More fuel to annoy the public: out of the 40 rings supplied, only 3 could be considered "normal"- the others are absolutely off the wall (this seems to be a Sagem trademark). The even better thing is, they're polyphonic! Some of the tunes start off mono (they go REALLY LOUD by the way, loud enough to distort the speaker) with a really stupid tune and then an even stupider harmony line comes along. It reminds me of one of those terrible doorbells that c***s had 15 years ago. After the looks of contempt I was getting for using these rings, I decided to set it to "brrrp brrrp... brrrp brrrp" (at least nobody else uses it).

The ring vibrator is alright but I have missed it a few times with it in my back pocket whilst riding a bicycle (!). Maybe I need better suspension.

You can't change the rings / program them, as far as I know. Let the Nokia owners keep their viruses.. :-)

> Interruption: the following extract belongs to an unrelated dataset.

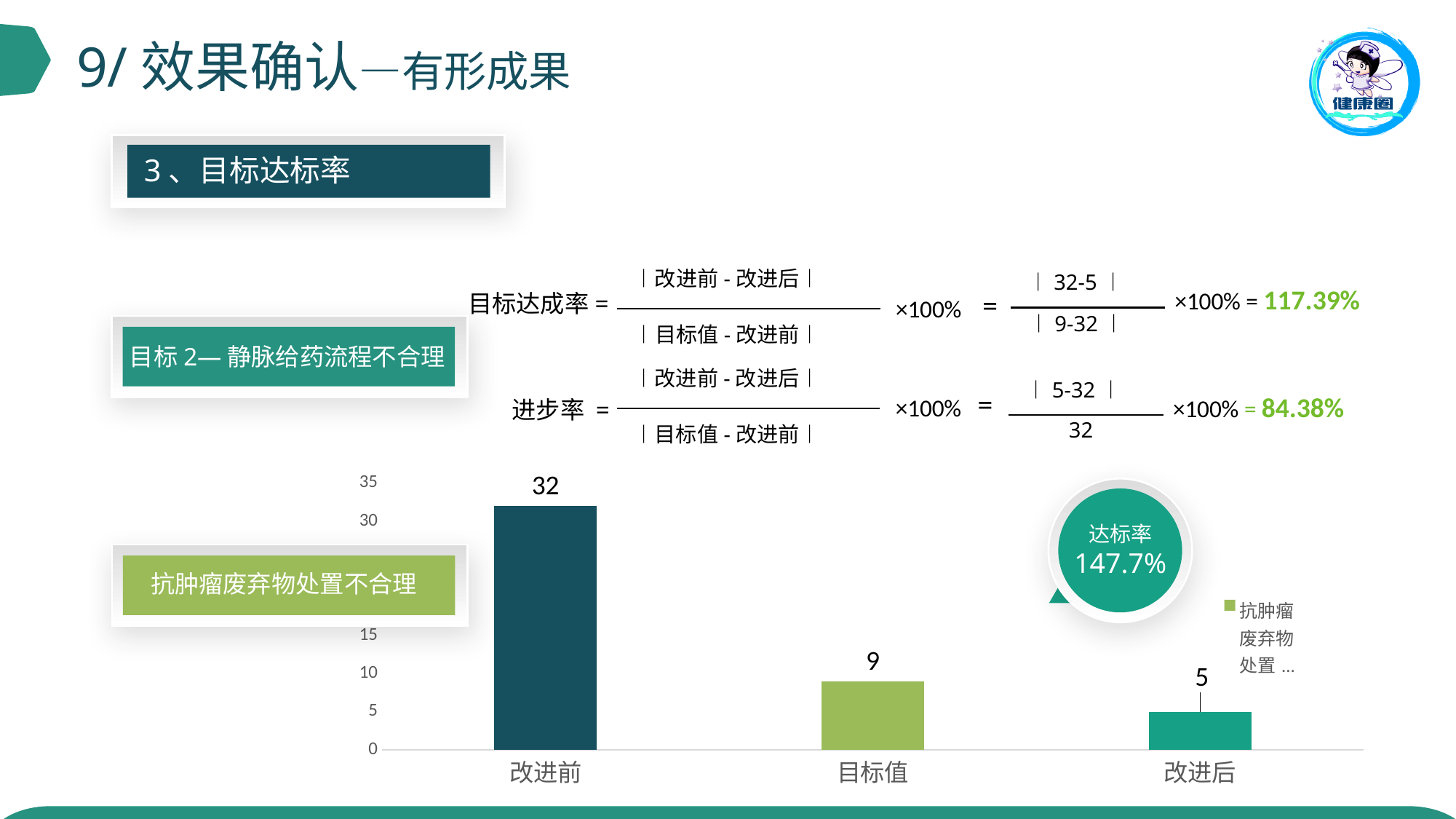
How many categories are shown on the x axis? 3 Do the values rise or fall from 改进前 to 改进后 along the x axis? fall Which category has the highest value? 改进前 What is the value for 改进后? 5 Is the value for 改进前 greater or less than 30? greater What kind of chart is shown on the slide? bar chart What is the value for 目标值? 9 What is the difference between the values for 目标值 and 改进后? 4 Which is larger, the value for 目标值 or the value for 改进后? 目标值 What is the difference between the values for 改进前 and 改进后? 27 What is the value for 改进前? 32 Which category has the lowest value? 改进后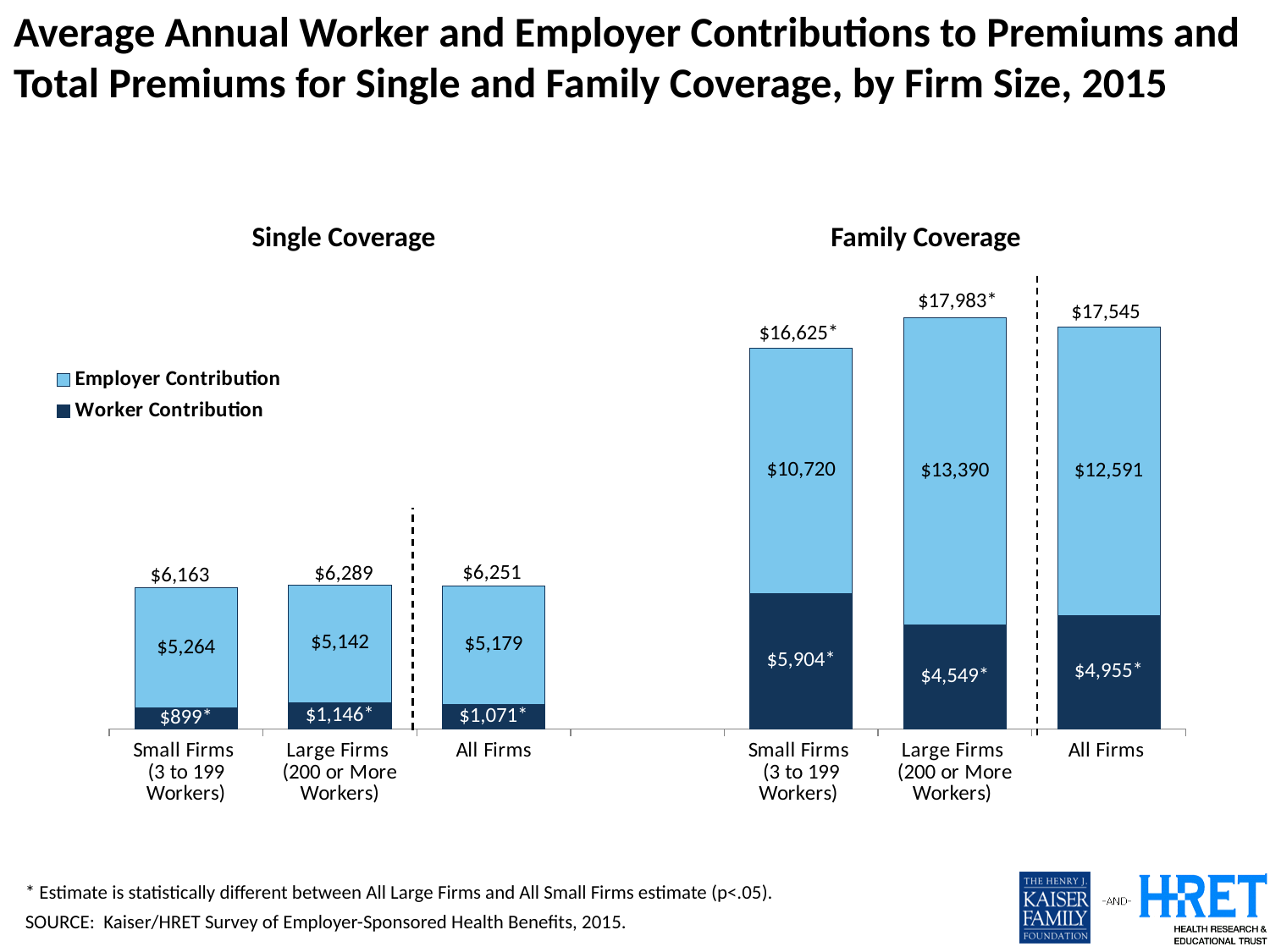
What is the difference between the Employer Contribution for Large Firms and Small Firms under Family Coverage? $2,670 How many series does the legend list? 2 What is the total of the stacked bar for Large Firms (200 or More Workers) under Single Coverage? $6,289 Which firm-size category has the lowest Worker Contribution under Single Coverage? Small Firms (3 to 199 Workers) What is the Employer Contribution for Small Firms (3 to 199 Workers) under Single Coverage? $5,264 Under Family Coverage, is the Worker Contribution larger for Small Firms or All Firms? Small Firms What kind of chart is shown on the slide? Stacked bar chart Under Single Coverage, is the Worker Contribution larger for Small Firms or Large Firms? Large Firms Which legend entry is shown in the darker blue colour? Worker Contribution Which firm-size category has the highest total premium under Family Coverage? Large Firms (200 or More Workers) What is the Worker Contribution for Large Firms (200 or More Workers) under Family Coverage? $4,549 What is the total premium shown for All Firms under Family Coverage? $17,545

I sat down too hard on it a while back (back pockets don't mix well with miniaturised electronics) and the plastic screen cracked. If it gets too battered I'll just get another one- it only costs as much as a few top-up cards after all.

The only real downside I can think of is the menu system- it's a bit nutty (that Sagem thing again) and counter-intuitive but I'm used to it now. Typing in text messages is a pain as you have to hold the button down for it to scroll through A-B-C-a-b-c-2 and it takes about half a second between letters. I'd rather hammer away at it like you can do on the Nokias.

This all makes it feel a bit cheap, but then, it is cheap. I'm too scared of dropping my phone down the toilet or worse so I wouldn't feel happy with a 300 quid Nathan Barley phone that I have to take out insurance on.


No IR port either, whatever that means.. I think it supports data but my network doesn't so I can't comment on that.


Top value for money gives this phone a 5 rating.